§ **REQUEST**: Find each line in the entries below that contains the word "dark" and copy those lines out.
____ DATASET
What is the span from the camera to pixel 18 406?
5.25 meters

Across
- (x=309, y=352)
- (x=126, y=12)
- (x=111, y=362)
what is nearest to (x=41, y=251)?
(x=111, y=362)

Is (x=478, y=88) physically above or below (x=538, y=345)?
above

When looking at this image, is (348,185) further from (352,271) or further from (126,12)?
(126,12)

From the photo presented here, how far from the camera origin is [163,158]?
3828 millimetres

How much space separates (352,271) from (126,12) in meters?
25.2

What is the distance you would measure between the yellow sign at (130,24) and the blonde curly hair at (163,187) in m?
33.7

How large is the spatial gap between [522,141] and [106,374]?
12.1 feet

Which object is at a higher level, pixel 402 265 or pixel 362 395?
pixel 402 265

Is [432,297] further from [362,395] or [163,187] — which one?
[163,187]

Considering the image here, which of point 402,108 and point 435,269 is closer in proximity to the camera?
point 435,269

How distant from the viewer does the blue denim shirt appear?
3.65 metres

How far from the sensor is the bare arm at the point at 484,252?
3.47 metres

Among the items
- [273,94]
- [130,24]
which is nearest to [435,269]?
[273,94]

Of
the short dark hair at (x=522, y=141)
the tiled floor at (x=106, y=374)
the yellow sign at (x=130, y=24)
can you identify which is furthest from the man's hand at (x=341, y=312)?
________
____ DATASET
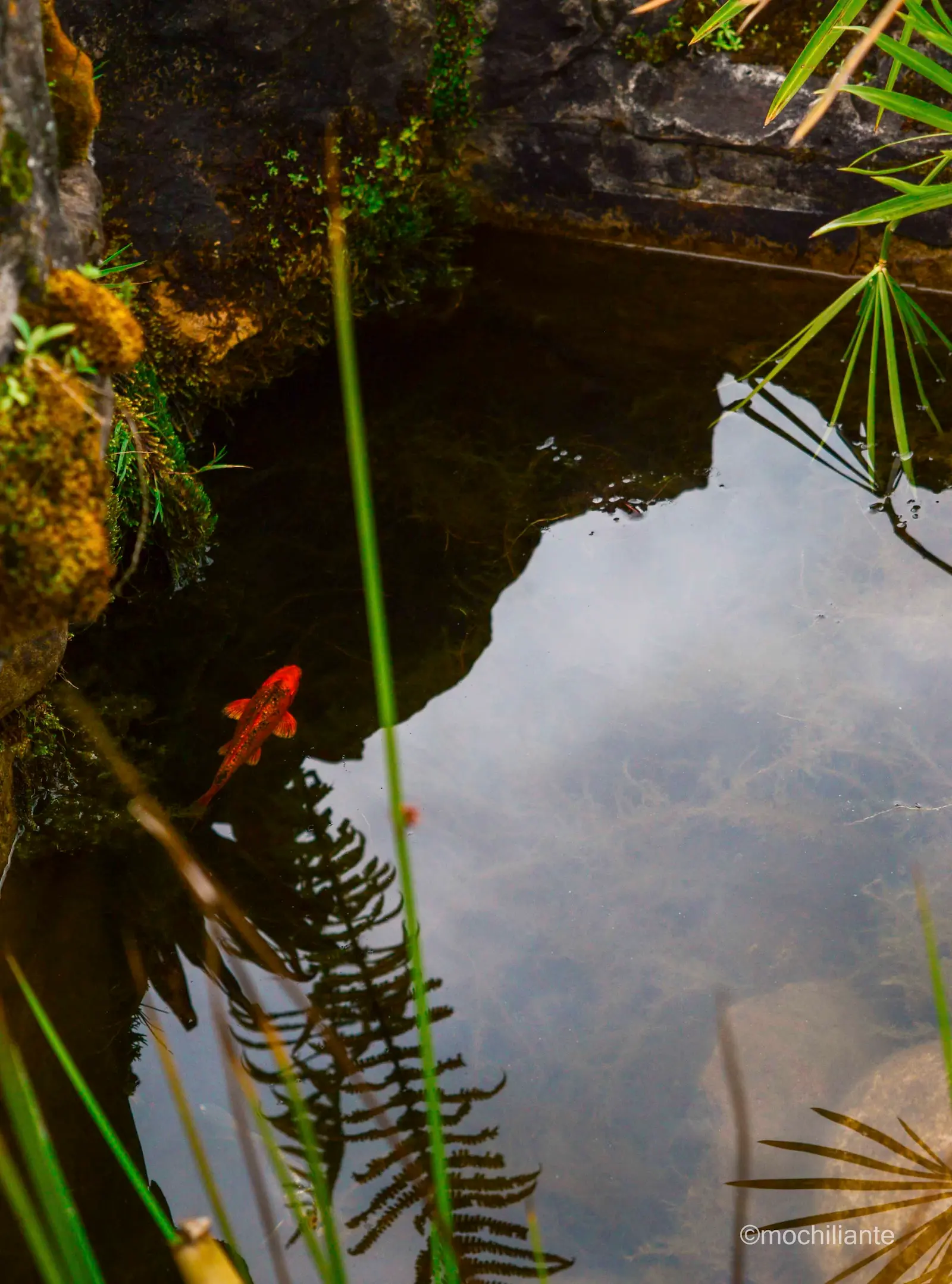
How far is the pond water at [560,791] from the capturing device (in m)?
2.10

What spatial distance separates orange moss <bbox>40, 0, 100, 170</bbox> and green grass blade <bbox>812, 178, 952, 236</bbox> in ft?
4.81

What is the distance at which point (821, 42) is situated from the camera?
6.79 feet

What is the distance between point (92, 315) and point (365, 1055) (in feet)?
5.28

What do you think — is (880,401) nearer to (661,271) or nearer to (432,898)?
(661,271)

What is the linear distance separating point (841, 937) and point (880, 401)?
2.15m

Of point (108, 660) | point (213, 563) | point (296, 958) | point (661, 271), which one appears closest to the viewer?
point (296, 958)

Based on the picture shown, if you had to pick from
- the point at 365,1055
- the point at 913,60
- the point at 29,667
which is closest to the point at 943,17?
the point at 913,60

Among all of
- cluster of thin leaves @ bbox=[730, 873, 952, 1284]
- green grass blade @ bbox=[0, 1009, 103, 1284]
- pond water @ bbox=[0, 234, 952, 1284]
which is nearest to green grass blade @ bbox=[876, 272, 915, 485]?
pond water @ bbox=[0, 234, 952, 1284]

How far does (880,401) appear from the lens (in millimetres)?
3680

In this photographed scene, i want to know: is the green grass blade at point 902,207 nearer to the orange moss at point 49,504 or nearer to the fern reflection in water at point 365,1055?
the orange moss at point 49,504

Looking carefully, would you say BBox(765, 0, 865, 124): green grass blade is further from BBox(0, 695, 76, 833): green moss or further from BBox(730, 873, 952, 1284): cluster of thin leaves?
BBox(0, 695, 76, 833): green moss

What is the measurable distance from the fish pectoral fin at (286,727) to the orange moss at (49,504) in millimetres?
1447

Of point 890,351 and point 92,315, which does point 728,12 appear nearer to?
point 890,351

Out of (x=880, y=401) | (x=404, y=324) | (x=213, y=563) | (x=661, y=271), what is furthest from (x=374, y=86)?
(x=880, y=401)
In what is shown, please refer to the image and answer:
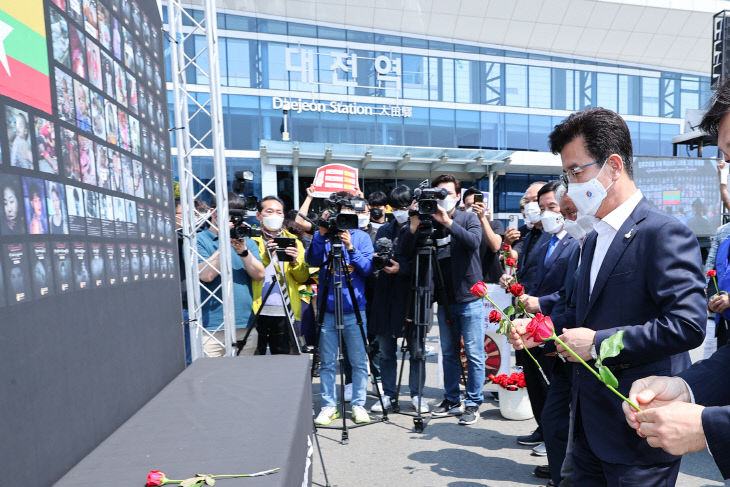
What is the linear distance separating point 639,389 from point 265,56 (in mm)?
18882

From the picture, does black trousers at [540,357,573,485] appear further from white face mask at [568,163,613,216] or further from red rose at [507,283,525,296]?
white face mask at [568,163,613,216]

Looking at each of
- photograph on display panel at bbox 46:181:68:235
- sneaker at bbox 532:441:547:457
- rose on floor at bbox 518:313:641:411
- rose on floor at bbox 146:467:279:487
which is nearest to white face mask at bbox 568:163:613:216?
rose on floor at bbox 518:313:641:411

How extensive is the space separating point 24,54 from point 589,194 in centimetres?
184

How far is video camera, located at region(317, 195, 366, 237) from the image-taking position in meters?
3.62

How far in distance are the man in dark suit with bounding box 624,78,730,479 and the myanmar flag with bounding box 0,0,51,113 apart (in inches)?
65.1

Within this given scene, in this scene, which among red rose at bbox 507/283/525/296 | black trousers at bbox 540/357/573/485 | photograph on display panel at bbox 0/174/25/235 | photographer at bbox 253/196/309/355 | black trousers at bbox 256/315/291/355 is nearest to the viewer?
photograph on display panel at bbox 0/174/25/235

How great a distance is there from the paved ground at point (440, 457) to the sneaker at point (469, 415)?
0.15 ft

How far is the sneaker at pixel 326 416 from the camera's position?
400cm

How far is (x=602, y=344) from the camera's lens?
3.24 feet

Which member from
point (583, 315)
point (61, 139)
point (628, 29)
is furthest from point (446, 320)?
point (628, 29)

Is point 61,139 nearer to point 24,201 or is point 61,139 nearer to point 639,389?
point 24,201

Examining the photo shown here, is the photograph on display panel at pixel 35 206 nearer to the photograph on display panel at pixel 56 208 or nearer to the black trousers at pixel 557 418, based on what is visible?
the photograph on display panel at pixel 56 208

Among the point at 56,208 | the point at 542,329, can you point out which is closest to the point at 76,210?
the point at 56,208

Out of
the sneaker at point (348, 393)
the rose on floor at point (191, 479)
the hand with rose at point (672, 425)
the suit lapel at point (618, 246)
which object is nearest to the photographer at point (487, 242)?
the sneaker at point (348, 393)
________
§ **ANSWER IN FULL**:
the short dark hair at (x=522, y=141)
How far in distance are the man in dark suit with bounding box 624,78,730,479 and the myanmar flag with bounding box 0,0,51,113 apart (in inches)?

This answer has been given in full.